Based on our calculations, for patients classified as intermediate risk after undergoing TACE treatment, we recommend considering adjunctive targeted therapy or immunotherapy. However, for high-risk patients, we advise against proceeding with TACE treatment and instead suggest focusing solely on systemic therapy. These recommendations aim to optimize the treatment approach based on the individual risk profile of each patient.
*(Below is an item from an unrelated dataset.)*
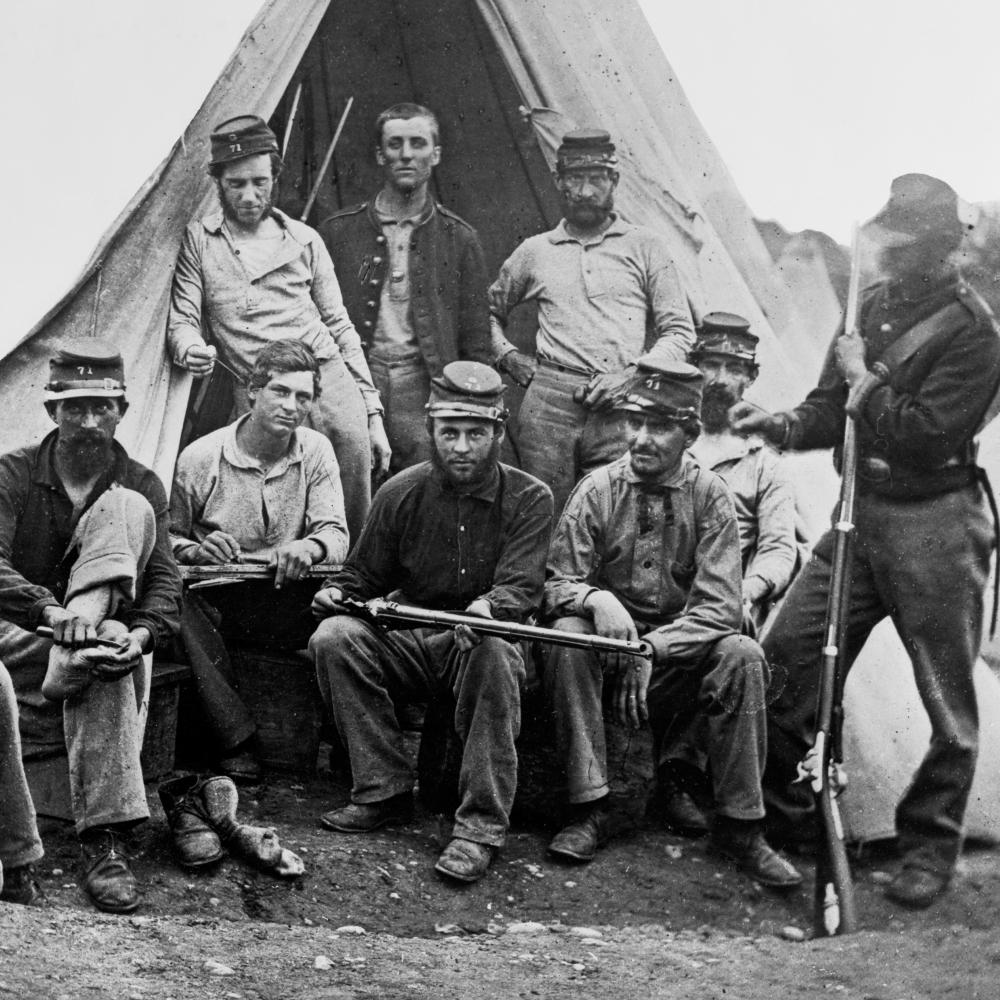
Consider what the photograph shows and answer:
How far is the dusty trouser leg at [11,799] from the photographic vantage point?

This study had several potential limitations. First, the TACF model was established based on a retrospective study. Second, although the patients were selected from two independent departments, the predictive model was developed and validated in one medical center, which might lead to the issue of the suitability of the TACF model for patients with intermediate-stage HCC before TACE who are treated at another medical center. Third, HBV infection is the main cause of HCC in China, but HCV infection and alcohol abuse are the main causes in other regions [24], which might result in different imaging characteristics of tumor. Thirdly, Despite the inclusion of variables like tumor size, HAVF, integrality of the tumor capsule, TBIL, and ALB in the TACF model, all of which are associated with the prognosis of liver cancer patients, this study did not consider patient survival as the primary outcome. As a result, the TACF model’s ability to forecast the survival duration of liver cancer patients has not been evaluated, underscoring the need for further investigation to assess its predictive efficacy in terms of patient survival. Fourthly, Due to the disparity in cost between drug-eluting beads TACE and conventional TACE, a significant proportion of patients at our medical center choose the more economical conventional TACE treatment. Therefore, the establishment of the TACF model is based on conventional TACE patients, and further research is needed to validate its applicability to drug-eluting beads TACE.

5 Conclusions

We derived and validated a simple-to-use scoring model (TACF score) incorporating objective imaging characteristics and liver function to predict the response to the first TACE among patients with intermediate-stage HCC. The TACF score significantly classify patients into three risk groups according to the first response to TACE. The risk predictive model had adequate discrimination, validation and clinical utility and could be used to screen the appropriate patients with intermediate-stage HCC before TACE based on the individual response risk.